**Задание**.
Определите, соответствуют ли тексту о смерти Высоцкого три утверждения: (а) о смерти Высоцкого узнали из советских газет; (б) когда умер Высоцкий, Окуджава был еще жив; (в) Гладилин назвал смерть Высоцкого огромной потерей для русской культуры. Для каждого ответьте «да» или «нет» и дословно приведите решающие слова текста.

**Текст для чтения**.

/---

Смерть Владимира Высоцкого потрясла Россию. Окуджава был еще жив. Галич уже погиб где-то в очень далекой от всех нас стране, а Высоцкий – он был всегда живой, рядом с нами всегда звучал его неповторимый голос... И вот Высоцкий умер. И узнали мы эту печальную новость, конечно же, от “вражеских голосов”. Откуда-то “оттуда”, на волне то ли “Свободной Европы”, то ли простой “Свободы” вечером 25 июля донеслись до нас слова бывшего советского писателя Анатолия Гладилина: “Владимир Высоцкий – это было явление – я не боюсь этого слова - явление в нашей культуре. И смерть его – это огромная потеря для нашей русской культуры”.

\---

**Список строк**.

/---

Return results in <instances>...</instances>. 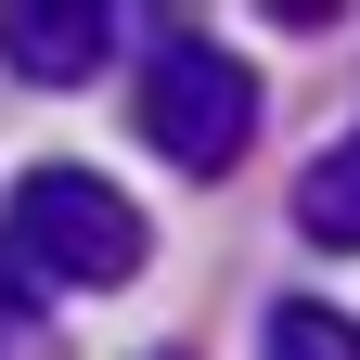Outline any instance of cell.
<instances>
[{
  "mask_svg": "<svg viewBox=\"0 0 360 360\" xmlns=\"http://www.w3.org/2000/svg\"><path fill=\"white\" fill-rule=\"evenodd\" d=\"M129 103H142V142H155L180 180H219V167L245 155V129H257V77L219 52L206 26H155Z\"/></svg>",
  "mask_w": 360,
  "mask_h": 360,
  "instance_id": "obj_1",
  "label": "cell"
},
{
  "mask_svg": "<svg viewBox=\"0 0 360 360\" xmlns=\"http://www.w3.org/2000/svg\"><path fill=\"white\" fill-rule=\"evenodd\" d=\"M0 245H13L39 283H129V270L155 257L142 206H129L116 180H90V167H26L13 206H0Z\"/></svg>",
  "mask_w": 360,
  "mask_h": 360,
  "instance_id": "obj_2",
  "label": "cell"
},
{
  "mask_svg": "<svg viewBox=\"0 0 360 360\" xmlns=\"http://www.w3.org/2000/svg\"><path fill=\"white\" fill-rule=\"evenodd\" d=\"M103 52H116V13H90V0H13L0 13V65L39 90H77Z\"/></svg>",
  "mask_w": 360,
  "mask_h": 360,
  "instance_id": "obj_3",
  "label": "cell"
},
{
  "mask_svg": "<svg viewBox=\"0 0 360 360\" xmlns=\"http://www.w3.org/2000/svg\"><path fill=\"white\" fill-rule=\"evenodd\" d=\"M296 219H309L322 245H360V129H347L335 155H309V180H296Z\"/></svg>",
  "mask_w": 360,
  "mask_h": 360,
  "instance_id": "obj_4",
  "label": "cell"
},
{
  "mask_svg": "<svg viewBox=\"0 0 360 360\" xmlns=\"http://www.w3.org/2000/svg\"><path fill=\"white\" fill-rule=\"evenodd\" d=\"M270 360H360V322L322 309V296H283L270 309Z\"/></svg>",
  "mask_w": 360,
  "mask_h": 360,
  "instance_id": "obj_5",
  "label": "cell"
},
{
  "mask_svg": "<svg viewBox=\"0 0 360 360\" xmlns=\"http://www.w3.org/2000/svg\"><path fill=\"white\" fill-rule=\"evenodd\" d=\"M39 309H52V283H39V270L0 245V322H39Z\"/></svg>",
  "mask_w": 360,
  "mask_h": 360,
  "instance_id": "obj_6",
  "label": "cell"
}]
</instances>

\---
/---

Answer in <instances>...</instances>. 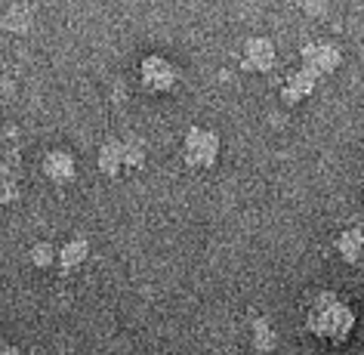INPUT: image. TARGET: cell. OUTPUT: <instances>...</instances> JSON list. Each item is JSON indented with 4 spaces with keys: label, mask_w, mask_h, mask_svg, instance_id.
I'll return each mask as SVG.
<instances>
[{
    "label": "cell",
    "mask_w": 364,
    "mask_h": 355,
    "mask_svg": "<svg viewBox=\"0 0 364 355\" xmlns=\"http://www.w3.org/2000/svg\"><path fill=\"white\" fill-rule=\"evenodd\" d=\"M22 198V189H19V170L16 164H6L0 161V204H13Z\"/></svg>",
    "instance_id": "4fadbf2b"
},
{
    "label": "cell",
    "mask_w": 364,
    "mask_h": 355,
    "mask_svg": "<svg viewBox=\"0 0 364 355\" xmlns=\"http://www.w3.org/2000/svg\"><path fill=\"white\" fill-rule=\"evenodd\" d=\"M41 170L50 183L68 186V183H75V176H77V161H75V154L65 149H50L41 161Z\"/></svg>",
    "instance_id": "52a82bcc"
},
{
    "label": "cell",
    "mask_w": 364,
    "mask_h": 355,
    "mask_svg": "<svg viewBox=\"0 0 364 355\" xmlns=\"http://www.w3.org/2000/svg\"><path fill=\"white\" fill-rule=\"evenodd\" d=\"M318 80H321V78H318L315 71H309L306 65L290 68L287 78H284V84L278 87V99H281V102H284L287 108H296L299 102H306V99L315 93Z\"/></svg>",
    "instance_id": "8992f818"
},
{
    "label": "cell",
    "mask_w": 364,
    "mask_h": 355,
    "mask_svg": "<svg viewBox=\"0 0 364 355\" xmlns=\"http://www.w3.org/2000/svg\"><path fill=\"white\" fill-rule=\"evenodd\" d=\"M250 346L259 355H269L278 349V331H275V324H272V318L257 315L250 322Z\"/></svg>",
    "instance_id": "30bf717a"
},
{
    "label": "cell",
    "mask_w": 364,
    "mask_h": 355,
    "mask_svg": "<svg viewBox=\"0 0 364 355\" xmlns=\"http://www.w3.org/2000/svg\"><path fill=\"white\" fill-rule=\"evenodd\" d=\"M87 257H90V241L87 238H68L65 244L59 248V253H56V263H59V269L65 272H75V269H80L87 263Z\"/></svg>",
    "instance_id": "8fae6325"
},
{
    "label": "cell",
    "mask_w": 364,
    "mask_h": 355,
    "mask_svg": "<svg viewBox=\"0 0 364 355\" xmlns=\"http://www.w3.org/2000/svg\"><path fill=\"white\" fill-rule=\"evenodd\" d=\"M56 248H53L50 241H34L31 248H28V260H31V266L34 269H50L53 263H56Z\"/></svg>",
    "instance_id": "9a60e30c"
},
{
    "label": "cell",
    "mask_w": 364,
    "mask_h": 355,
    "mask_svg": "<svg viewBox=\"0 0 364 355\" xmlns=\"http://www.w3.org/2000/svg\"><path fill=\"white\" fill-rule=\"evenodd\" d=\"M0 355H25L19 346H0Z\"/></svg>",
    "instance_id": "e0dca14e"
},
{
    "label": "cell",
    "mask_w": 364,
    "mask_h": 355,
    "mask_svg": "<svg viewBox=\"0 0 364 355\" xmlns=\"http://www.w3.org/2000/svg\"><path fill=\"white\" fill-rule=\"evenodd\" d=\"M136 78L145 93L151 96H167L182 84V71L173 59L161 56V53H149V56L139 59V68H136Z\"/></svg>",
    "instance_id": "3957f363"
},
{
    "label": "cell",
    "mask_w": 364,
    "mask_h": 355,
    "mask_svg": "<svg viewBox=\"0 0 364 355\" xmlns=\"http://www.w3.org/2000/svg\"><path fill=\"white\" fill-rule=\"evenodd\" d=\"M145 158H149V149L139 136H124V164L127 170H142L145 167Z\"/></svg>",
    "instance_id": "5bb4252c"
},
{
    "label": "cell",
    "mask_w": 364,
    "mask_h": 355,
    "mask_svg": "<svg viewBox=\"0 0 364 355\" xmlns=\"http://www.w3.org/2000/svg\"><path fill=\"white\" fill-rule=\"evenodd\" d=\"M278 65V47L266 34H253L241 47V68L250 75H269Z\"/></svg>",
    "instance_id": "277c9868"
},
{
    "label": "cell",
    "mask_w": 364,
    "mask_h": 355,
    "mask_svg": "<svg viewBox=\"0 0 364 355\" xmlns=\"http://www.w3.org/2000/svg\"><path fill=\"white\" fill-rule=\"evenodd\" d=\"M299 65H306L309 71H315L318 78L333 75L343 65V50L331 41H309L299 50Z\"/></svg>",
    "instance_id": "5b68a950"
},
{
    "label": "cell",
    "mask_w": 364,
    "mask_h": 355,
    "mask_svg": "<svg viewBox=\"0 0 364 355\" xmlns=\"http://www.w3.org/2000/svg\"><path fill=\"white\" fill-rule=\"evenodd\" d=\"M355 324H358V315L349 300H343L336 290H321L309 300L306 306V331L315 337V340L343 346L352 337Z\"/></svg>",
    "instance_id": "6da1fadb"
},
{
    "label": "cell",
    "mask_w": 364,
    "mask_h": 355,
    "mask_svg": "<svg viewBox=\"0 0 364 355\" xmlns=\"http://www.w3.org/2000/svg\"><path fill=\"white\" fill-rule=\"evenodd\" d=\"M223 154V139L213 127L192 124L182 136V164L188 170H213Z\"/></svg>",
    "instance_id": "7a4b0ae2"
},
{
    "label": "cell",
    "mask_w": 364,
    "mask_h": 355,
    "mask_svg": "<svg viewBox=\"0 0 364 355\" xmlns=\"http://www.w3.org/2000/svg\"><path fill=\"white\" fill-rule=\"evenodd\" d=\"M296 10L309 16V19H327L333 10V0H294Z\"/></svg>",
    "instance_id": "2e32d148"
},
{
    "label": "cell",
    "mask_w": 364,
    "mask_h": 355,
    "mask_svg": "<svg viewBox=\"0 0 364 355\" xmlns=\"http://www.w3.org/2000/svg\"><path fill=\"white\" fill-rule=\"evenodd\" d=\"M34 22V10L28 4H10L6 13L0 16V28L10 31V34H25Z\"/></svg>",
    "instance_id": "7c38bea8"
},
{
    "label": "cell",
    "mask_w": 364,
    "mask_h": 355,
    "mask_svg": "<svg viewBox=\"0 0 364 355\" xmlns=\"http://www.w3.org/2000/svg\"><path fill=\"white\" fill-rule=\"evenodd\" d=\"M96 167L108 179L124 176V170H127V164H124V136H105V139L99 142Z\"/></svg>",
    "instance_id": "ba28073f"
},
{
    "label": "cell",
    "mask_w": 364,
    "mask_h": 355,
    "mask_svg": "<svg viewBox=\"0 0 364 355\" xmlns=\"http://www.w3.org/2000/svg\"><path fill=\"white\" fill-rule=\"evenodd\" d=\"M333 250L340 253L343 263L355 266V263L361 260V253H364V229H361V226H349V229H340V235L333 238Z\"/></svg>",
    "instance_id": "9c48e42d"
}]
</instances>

\---
/---

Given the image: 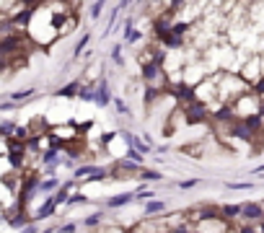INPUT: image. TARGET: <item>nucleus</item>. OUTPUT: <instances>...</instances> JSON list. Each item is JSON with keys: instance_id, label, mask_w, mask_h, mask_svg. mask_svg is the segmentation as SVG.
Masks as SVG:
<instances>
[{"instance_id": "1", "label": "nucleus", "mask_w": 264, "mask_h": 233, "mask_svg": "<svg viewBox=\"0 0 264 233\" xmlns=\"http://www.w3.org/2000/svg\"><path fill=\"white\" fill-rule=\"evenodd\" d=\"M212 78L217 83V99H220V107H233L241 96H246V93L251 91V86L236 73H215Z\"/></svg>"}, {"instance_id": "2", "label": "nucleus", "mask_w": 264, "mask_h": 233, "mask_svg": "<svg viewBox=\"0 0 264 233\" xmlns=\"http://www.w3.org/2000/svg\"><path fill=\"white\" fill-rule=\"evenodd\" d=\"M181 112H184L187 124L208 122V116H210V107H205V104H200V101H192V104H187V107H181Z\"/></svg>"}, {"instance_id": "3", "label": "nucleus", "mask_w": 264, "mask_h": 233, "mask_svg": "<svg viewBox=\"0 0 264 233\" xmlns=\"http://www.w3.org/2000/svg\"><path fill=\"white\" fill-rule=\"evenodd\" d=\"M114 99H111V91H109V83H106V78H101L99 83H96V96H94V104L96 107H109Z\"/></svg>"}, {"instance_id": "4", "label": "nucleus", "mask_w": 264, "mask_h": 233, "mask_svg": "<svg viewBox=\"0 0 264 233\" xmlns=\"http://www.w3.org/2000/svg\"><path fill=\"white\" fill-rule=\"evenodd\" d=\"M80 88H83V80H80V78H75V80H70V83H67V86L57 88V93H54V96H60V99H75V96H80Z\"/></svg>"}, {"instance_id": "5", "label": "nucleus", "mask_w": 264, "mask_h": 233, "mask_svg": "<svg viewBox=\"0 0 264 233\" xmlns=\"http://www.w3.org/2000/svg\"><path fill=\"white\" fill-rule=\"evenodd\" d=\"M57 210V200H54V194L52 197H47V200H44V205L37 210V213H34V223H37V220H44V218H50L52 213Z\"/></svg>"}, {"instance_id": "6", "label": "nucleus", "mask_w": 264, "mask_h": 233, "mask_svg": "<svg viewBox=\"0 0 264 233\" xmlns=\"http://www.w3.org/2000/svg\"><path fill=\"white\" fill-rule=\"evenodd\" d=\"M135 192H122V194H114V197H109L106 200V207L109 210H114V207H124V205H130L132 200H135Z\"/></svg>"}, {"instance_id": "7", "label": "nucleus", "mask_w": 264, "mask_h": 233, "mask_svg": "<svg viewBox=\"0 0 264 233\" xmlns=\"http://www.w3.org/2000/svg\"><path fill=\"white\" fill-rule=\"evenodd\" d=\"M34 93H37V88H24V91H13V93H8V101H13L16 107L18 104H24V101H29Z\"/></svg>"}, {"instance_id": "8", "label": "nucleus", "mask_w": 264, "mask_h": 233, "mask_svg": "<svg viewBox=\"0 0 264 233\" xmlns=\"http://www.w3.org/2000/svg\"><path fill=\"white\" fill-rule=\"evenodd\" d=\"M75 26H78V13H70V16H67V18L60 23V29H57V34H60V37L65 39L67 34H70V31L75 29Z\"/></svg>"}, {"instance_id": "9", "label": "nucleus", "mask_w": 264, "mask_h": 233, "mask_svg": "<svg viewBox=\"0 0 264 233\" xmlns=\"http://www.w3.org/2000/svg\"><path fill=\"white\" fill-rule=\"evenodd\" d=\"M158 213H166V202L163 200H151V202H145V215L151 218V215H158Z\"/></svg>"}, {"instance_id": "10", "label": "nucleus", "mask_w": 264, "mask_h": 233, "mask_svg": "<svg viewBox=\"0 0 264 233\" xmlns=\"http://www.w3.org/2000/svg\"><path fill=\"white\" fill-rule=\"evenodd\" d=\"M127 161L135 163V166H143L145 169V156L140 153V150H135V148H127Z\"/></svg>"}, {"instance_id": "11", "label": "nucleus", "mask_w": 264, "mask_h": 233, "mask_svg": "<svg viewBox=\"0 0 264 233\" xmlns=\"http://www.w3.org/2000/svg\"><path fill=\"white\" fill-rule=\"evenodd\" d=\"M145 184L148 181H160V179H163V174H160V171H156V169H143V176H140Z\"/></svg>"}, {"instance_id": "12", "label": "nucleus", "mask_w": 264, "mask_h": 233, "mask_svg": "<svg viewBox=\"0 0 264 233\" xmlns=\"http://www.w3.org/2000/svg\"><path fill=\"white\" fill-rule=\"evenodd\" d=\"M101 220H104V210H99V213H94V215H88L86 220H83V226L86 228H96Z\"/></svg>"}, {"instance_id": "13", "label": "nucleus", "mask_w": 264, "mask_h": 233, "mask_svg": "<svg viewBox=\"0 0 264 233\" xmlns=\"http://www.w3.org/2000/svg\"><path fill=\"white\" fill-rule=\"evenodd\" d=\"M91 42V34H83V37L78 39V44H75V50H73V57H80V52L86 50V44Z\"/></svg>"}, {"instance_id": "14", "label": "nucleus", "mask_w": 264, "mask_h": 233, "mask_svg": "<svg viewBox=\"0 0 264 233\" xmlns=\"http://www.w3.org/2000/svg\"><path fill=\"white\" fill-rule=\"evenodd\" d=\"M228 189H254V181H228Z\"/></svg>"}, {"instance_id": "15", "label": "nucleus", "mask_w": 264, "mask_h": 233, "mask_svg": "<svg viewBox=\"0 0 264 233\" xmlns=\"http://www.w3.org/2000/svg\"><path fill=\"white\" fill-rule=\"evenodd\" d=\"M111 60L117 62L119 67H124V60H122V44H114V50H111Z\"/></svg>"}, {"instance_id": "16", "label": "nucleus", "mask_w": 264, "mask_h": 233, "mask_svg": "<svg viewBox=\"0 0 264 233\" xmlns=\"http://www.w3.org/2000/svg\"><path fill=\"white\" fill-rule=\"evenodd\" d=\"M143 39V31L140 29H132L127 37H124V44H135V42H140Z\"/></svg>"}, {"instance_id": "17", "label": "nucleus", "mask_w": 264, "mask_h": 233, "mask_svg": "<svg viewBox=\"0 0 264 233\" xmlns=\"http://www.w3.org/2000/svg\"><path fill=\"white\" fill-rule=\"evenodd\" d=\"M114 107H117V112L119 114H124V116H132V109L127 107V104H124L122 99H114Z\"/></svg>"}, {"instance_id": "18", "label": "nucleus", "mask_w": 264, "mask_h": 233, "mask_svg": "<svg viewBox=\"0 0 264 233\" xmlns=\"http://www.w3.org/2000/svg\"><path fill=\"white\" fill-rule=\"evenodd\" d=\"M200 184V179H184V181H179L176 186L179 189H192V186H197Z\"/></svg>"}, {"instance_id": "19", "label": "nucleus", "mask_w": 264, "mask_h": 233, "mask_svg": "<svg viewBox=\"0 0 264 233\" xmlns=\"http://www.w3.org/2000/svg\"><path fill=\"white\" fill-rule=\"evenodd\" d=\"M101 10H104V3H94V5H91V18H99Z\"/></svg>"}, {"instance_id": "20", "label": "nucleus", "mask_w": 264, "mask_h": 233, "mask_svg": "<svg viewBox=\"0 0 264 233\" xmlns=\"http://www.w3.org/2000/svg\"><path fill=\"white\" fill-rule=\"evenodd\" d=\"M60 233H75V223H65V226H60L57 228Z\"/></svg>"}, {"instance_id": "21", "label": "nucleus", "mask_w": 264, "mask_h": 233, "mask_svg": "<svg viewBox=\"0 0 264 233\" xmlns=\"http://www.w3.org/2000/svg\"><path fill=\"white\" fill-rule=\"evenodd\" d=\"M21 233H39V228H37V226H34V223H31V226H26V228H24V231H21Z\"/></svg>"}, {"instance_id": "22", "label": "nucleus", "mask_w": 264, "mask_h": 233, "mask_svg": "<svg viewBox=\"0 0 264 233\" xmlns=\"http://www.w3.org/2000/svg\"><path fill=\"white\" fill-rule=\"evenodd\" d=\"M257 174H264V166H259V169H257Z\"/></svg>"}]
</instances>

\---

**Решение задания**.
(а) Нет: «И узнали мы эту печальную новость, конечно же, от “вражеских голосов”.»
(б) Да: «Окуджава был еще жив.»
(в) Да: «И смерть его – это огромная потеря для нашей русской культуры».